TDV Genel Müdürü olarak Ayşe Sucu'nun sicil amiri de olan A.İhsan Sarımert (muhtemelen Ali Bardakoğlu'nun talimatıyla) hemen kâğıda kaleme sarılıp, basın mensuplarını yanına çağırarak (veya kaleme almış olduğu yazıyı onlara fakslayarak) bir açıklama patlatıyor ve Ayşe Sucu'nun, yapmış olduğu açıklamanın adı geçenin kişisel görüşü olduğunu ve Vakfın görüşünü yansıtmadığını, Vakfın konuya ilişkin görüşünün ise Diyanet İşleri Başkanlığı'nın konuya ilişkin görüşünden farklı olmadığını söylüyor.

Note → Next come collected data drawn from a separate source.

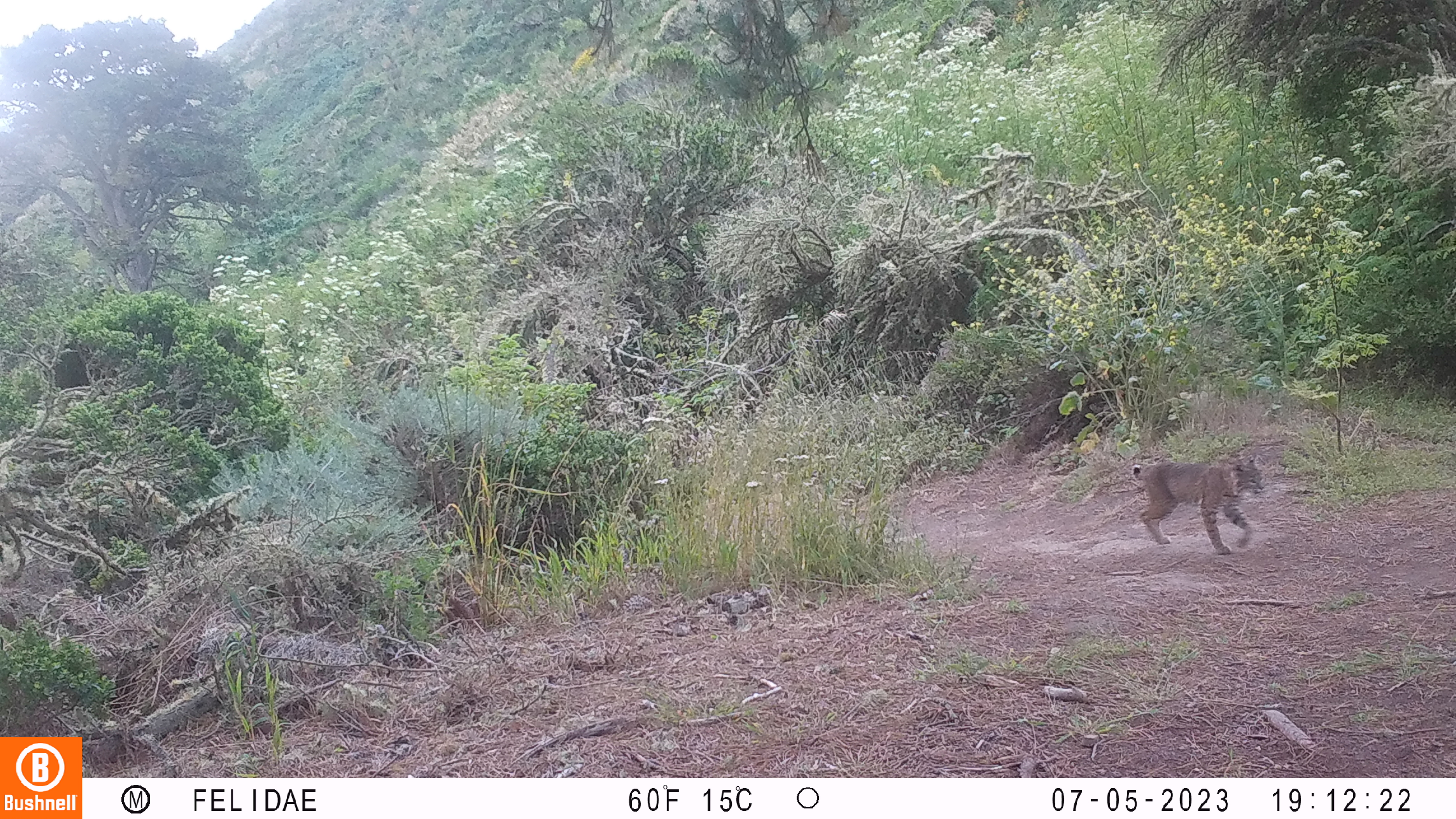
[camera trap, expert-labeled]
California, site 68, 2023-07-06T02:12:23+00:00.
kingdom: Animalia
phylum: Chordata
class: Mammalia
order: Carnivora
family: Felidae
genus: Lynx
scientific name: Lynx rufus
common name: bobcat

“Mevzuatı ve yürüttüğü hizmetler gereği, dini konularda hüküm çıkarma ve görüş beyan etme gibi bir yetkisi bulunmayan Vakfımızın, Diyanet İşleri Başkanlığının faaliyet alanlarına, aldığı kararlara ve dini konularda toplumu aydınlatırken verdiği dini bilgilere ve açıklamalara ters düşmesi mümkün değildir..." şeklindeki sözler kendisine aittir(3).

Oysa TDV Kadın Faaliyetleri Müdiresi Ayşe Sucu'nun başörtüsü hakkındaki görüşü, en azından dönemin Diyanet İşleri Başkanı Prof. Dr. Ali Bardakoğlu'nun görüşleriyle çakışan, yani örtüşen bir görüştür ve  aynı düşünceler Ali Bardakoğlu tarafından Ayşe Sucu'dan hem de iki yıl önce dile getirilmiştir. Ancak TDV Genel Müdürü A.İhsan Sarımert, bu tür bilgelere sahip olacak kapasitede birisi değildir ve o, sadece kendisine emredilenleri yapmakla ve çalışma arkadaşlarını himaye etmek yerine, onları oraya, buraya gammazlamakla meşguldür!

Esasen Vakıf Genel Müdürü olarak görev yaptığı süre boyunca yaklaşık 200 kişinin görev yaptığı Vakıf genel merkezinde sadece dört dostu olmuştur hazretin! Bunlar Müdür Yardımcısı Murat Alagöz, Teknisyen Müslüm Durusoy, Şoför Cavit Şalcıoğlu ve Hizmetli Mürsel Gündağ. Bütün işlerini bu dört kişiyle yerine getirmiştir çalıştığı süre boyunca ve haliyle personel üzerinde bir hizmetli kadar bile saygınlığı olmamıştır. Yaptığı bütün icraatlar ise kendi düşüncesiyle uygulamaya koyduğu şeyler değil, başkaları tarafından, özellikle de M.Nuri Yılmaz, Yusuf Kalkan, Harun Özdemirci ve Şemsettin Yazırlı gibi DİB yöneticileri tarafından kendisine dikte ettirilen veya dayatılan icraatlardır! Elbette sonraki dönemde de bizzat Ali Bardakoğlu, Fikret Karaman, Mehmet Görmez, Rıza Selimbaşoğlu. Şükrü Öztürk ve Lütfi Şentürk gibi isimler aynı icraatı yapmışlardır adı geçen üzerinde.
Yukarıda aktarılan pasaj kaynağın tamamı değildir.